-------- Gegeven tekst

Cel Mare, Stefan (Stefan de Grote)
Prins van Moldavië (1457-1504). Hij was een groot militair en politiek leider en bracht voorspoed in het land. Hij schiep een machtig Moldavië, dat de Ottomanen (Turken) verhinderde verder naar het westen te trekken. De dreiging kwam ook uit het westen: Koning Matthias Corvinus van Hongarije (zijn standbeeld staat bij de kathedraal van Cluj) had ook last van een uitbreidingsdrift. Tijdens zijn regering werden in Moldavië veel kloosters gebouwd: Voronet, Suceava en Putna. In deze laatste zou hij begraven zijn. Zijn zoon Bogdan werd een vazal van de Turkse sultan.

foto: Stefan Cel Mare

Coanda, Henri Marie
Uitvinder (1886-1972). Henri Coanda was een uitvinder, aerodynamisch ingenieur en de geestelijk vader van het straalvliegtuig. Coanda verwierf de grootste bekendheid door zijn onderzoek naar het 'Coanda-effect': het verschijnsel dat een vloeistofstroom langs een convex oppervlak loopt, in plaats van een rechte lijn in de oorspronkelijke richting te volgen. Coanda verkreeg in 1934 een Frans patent voor dit fenomeen. De werking van een straalmotor berust op dit effect. Coanda maakte zijn eerste vlucht met een straalmotor in 1954. Het vliegveld van Boekarest, voorheen Otopeni genaamd, heet sinds 2004 Henri Coanda International Aeroport (Aeroportul International Henri Coanda).

foto: Henri Marie Coanda

Comaneci, Nadia
Turnster (1961-heden).

----------------

● Te maken opdrachten
- 1) Noem het jaar waarin Henri Coanda volgens de gegeven tekst een Frans patent verkreeg voor het Coanda-effect.
- 2) Vertaal de zin "Tijdens zijn regering werden in Moldavië veel kloosters gebouwd: Voronet, Suceava en Putna." uit de gegeven tekst in het Engels.

-------- Gegevensuittreksel

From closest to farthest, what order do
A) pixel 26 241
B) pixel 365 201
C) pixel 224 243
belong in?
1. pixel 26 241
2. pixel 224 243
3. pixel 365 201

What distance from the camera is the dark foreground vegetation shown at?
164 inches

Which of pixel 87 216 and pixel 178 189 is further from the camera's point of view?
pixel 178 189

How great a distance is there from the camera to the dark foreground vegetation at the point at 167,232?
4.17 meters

----------------
-------- Gegevensuittreksel

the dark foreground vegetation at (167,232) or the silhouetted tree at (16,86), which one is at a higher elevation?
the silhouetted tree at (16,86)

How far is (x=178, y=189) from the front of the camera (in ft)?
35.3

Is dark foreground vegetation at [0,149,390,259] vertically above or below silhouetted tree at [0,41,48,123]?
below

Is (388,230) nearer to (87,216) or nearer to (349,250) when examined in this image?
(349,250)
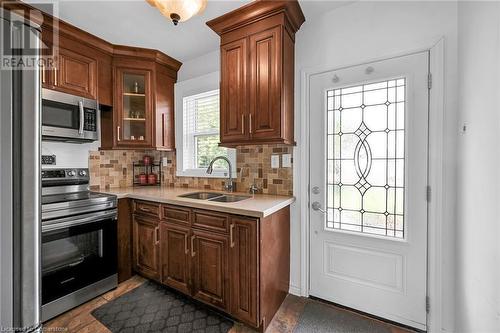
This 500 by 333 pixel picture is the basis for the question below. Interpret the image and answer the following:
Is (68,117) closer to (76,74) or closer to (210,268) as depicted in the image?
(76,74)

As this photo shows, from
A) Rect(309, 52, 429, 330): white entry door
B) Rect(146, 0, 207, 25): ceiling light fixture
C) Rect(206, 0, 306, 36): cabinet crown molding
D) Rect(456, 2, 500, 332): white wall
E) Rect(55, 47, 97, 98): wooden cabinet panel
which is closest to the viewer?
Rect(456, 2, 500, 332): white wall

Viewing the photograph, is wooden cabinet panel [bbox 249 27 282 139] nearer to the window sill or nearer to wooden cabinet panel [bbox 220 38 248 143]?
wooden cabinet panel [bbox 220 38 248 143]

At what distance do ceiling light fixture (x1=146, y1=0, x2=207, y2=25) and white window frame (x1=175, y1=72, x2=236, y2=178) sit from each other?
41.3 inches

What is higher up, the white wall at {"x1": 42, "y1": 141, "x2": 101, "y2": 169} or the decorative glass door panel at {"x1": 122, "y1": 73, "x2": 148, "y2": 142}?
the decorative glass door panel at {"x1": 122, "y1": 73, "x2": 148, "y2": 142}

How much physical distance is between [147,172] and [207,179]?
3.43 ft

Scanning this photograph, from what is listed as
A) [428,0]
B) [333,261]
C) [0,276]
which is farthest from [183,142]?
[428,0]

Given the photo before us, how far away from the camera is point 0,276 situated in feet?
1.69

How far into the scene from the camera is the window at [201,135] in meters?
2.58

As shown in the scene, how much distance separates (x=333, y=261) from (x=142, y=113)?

----------------

● Uitwerkingen
- 1) In 1934.

- 2) During his reign, many monasteries were built in Moldavia: Voronet, Suceava and Putna.